Apollo has roughly 1.5 million monthly users.

After Selig’s initial post about the financial realities of Reddit’s API changes, hundreds of subreddits announced that they would go dark in protest between June 12 and 14th; many moderators of those subreddits said they may never return, or could leave their subreddits dark indefinitely. This has become such a huge deal in part because third-party apps like Apollo have built tools that make it easier for moderators—who are unpaid volunteers—to do moderation tasks. The end of Apollo (and other third-party apps, which are also threatened by the change) means the end of those tools.
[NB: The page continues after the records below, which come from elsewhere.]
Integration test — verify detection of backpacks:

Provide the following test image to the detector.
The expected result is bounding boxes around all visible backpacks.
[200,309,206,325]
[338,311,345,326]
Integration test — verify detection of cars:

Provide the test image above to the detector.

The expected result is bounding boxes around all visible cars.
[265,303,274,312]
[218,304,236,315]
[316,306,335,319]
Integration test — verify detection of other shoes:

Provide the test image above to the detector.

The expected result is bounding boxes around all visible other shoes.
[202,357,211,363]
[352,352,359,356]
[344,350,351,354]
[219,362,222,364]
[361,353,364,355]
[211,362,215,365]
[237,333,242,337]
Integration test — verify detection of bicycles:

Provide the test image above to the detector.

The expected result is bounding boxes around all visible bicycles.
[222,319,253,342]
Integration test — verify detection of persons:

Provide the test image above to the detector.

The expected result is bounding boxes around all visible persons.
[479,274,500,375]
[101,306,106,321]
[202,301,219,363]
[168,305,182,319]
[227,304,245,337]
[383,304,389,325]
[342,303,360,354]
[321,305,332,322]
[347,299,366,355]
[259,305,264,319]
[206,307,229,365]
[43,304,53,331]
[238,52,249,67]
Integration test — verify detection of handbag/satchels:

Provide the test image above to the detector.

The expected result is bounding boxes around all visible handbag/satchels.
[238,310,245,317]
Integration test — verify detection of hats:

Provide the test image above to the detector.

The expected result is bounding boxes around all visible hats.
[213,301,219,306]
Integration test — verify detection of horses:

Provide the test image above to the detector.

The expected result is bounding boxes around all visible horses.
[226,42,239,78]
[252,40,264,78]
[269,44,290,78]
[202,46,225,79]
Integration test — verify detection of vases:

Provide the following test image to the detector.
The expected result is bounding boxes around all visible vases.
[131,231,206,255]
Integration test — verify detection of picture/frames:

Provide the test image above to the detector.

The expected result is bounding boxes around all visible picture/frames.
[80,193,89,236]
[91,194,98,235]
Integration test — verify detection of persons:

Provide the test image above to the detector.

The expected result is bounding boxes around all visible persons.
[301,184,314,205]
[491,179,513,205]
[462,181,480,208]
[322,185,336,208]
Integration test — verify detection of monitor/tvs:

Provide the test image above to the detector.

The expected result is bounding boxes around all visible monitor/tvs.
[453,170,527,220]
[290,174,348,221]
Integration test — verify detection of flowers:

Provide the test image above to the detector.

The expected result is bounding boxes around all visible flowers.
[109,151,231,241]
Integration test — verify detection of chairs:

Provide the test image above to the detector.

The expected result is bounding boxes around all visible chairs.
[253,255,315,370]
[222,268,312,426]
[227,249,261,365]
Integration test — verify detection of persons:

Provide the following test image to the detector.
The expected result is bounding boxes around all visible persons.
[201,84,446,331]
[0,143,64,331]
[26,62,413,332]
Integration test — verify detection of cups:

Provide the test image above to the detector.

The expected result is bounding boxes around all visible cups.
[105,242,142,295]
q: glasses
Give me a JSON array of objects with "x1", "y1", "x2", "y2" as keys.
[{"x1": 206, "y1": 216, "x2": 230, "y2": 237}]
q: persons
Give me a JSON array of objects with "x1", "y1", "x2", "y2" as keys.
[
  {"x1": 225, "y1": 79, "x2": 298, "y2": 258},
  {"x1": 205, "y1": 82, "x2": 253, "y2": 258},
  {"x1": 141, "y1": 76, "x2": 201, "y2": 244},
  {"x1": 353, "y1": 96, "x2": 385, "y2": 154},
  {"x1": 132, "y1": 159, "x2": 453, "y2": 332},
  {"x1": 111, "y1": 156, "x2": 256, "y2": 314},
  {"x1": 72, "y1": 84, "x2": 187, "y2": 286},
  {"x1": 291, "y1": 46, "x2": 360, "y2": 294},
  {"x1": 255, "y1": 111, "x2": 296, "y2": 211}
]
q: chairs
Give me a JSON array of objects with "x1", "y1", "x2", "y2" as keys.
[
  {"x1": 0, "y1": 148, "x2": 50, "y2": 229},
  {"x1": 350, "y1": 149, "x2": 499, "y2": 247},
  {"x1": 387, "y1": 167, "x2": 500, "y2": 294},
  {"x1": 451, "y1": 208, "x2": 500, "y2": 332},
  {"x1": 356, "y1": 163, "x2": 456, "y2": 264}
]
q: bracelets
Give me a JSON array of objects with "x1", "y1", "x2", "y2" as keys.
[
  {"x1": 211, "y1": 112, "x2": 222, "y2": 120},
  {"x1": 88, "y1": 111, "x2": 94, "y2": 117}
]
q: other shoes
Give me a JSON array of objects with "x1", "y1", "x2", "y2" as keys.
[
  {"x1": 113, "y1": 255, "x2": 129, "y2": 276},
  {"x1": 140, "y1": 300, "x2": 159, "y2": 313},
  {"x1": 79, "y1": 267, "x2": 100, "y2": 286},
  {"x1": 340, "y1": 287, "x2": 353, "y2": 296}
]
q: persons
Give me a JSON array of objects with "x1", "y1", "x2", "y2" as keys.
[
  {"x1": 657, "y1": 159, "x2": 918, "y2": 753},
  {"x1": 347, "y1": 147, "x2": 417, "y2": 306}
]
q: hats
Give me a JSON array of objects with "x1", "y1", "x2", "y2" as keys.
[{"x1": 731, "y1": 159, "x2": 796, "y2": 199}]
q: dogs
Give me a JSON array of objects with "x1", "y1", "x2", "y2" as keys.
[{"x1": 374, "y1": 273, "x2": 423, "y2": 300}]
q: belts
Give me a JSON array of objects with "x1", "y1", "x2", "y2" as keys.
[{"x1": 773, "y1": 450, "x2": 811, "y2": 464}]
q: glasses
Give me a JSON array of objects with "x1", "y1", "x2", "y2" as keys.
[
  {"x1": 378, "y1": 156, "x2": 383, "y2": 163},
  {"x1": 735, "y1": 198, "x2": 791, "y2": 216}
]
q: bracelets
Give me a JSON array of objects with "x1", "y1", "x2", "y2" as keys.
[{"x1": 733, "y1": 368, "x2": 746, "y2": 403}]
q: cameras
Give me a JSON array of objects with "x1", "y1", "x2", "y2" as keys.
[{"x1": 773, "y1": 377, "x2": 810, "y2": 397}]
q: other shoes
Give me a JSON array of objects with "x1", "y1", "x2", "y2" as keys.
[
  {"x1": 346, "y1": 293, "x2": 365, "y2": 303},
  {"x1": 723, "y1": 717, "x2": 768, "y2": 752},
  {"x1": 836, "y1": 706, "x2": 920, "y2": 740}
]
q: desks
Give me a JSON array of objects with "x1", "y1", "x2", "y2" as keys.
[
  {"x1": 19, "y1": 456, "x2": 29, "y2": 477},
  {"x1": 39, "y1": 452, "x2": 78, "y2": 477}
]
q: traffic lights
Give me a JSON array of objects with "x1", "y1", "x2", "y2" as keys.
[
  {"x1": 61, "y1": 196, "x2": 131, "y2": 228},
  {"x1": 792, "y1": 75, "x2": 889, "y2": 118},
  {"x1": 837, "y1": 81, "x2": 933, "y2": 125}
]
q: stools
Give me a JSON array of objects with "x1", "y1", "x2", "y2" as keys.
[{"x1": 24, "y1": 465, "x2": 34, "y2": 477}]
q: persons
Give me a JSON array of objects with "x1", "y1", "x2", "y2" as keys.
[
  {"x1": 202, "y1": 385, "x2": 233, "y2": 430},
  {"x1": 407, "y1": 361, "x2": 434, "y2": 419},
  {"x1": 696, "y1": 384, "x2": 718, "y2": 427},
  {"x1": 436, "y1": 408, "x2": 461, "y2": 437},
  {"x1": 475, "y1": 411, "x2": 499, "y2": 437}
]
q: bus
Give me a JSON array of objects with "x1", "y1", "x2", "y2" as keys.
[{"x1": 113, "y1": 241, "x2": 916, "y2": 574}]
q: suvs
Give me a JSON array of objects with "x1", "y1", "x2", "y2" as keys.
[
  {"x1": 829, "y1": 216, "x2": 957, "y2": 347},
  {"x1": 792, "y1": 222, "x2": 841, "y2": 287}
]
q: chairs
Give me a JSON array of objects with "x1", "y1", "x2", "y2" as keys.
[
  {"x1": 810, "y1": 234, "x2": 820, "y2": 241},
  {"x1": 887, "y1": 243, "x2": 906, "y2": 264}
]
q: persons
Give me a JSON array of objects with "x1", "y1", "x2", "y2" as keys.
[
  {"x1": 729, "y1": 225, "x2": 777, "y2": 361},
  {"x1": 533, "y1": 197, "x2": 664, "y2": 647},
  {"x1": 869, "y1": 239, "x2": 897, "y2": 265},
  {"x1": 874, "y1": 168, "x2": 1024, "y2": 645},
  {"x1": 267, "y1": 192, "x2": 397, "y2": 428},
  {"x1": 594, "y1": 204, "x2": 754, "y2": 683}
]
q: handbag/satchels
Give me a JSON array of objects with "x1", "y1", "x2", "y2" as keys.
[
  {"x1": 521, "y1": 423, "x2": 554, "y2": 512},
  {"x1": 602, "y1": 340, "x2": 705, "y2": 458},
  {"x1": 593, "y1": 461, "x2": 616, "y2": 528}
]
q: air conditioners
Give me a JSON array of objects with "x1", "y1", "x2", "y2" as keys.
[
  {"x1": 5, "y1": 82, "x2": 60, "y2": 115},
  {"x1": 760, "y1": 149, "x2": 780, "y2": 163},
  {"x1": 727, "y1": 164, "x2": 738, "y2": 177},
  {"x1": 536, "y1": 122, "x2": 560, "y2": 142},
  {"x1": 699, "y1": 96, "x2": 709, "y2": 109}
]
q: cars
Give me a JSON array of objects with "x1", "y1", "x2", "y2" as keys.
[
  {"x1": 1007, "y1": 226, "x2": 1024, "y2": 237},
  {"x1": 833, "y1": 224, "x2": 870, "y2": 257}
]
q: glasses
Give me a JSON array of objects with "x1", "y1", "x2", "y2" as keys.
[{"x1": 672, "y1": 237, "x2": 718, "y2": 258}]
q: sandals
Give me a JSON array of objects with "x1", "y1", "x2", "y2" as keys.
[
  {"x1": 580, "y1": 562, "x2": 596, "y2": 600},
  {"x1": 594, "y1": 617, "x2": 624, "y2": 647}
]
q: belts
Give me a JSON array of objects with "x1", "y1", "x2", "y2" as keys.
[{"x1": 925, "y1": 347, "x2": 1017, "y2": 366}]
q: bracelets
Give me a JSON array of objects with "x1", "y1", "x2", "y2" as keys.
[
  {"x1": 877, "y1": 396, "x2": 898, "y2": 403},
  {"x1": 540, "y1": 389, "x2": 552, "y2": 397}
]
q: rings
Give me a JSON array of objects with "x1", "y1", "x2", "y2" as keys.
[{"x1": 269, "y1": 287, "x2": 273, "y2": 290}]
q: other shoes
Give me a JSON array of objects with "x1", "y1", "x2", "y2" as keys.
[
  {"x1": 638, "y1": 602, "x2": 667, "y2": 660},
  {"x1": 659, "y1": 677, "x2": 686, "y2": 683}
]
In any conversation about Reddit’s finances and business model, it is worth highlighting that Reddit gets an incredible and perhaps incalculable amount of financial value from moderators, who help ensure that their communities—and, by extension, Reddit itself—are places worth visiting. Reddit’s content moderation model, where the moderators are actual parts of their communities, has in some ways proven better than the content moderation models used by Facebook, Twitter, and YouTube, who rely on paid employees and contractors to apply network-wide rules to content on those sites. Moderators of any social media site, including Reddit, are at risk of being exposed to violent and disturbing content, burnout, and PTSD associated with the work that they do

Simply put, it does cost money for Reddit to serve its API to third-party entities. But Reddit also has a fundamental reliance on unpaid labor that few other social media giants have, and keeping its API accessible and free (or cheap) enables them to more easily do that unpaid work. 

“Unlike other social media companies like Facebook and Twitter who pay their moderators as employees, Reddit relies on volunteers to do the hard work for free. I completely understand that when tools they take to do their volunteer, important job are taken away, there is anger and frustration there,” Selig wrote. “While I haven’t personally mobilized anyone to participate in the blackout out of fear of retaliation from Reddit, the last thing I want is for that to feel like I don’t support the folks speaking up. I wholeheartedly do … I am, admittedly, doubtful Reddit wants to listen to folks anymore so I don’t see it having an effect.”

Reddit did not immediately respond to a request for comment. Last week, a Reddit spokesperson told Motherboard: “Expansive access to data has impact and costs involved, and in terms of safety and privacy we have an obligation to our communities to be responsible stewards of data. We have been in contact with third-party apps and developers, including Apollo, over the course of the last six weeks following our initial announcement about API changes, and our stance on third-party apps has not changed. We’re committed to fostering a safe and responsible developer ecosystem around Reddit – developers and third-party apps can make Reddit better and do so in a sustainable and mutually-beneficial partnership, while also keeping our users and data safe. Reddit data for commercial use will need to adhere to our updated API terms of service and premium access program. We’ve had a long-standing policy in our past terms that outlined commercial and non-commercial use, but unfortunately some of those agreements were not adhered to so we clarified our terms and reached out to select organizations to work with them on compliance and a paid premium access tier.”